++++ DOCUMENT TEXT ++++
I don't mean as punishment. I thought maybe your stress was causing her stress, which makes her bark, which stresses you more, which stresses her more.....and on and on in a vicious circle. Thought maybe a break would bring the stress levels for both of you down and offer a little breathing space.


----------



## Grace_Lily (Nov 28, 2010)

cloversmum said:


> But this isn't one day.. it's every day, every walk.. bark and bark and bark


Really sorry to hear it's wearing you down so much hun. Sam is the same except he does this God awful screech, you'd have to see it to believe it. I often feel like I put all of my effort into training him without it making a jot of difference, and like I said, occasionally it's just all too much. But when I look critically I can see he is making progress, it's just very, very slow. Can you see that in Clover?

You must be exhausted from feeling like it all the time, is there anyone who can walk Clover for you? They may find it easier if it's not a day-in, day-out thing that they have to deal with, and that way Clover will still get her exercise. Have you tried a DAP diffuser? Does she have any interest in toys/ food on walks?


----------



## catseyes (Sep 10, 2010)

aw hun im so so sorry, it can be hard, i was the same with zelda for a while i was in tears she wouldnt listen and did the opposite of what we were telling her etc.. I wanted to rewind time to having just 1 dog again.

On another note you're not alone I too have an illness (endometriosis) so i know health issues makes it soooo much harder and meds confuzz the best of us.
++++
- **YOUR GOAL**
Output the passage of the dog-barking thread between "Really sorry to" and "food on walks?", inclusive, with every word unchanged. The material that follows plays no part here.
++++ SUPPLIED INFORMATION ++++
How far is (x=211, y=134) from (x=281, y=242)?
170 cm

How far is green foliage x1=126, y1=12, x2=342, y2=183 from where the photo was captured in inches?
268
++++
- **WRITTEN RESPONSE**
Really sorry to hear it's wearing you down so much hun. Sam is the same except he does this God awful screech, you'd have to see it to believe it. I often feel like I put all of my effort into training him without it making a jot of difference, and like I said, occasionally it's just all too much. But when I look critically I can see he is making progress, it's just very, very slow. Can you see that in Clover?

You must be exhausted from feeling like it all the time, is there anyone who can walk Clover for you? They may find it easier if it's not a day-in, day-out thing that they have to deal with, and that way Clover will still get her exercise. Have you tried a DAP diffuser? Does she have any interest in toys/ food on walks?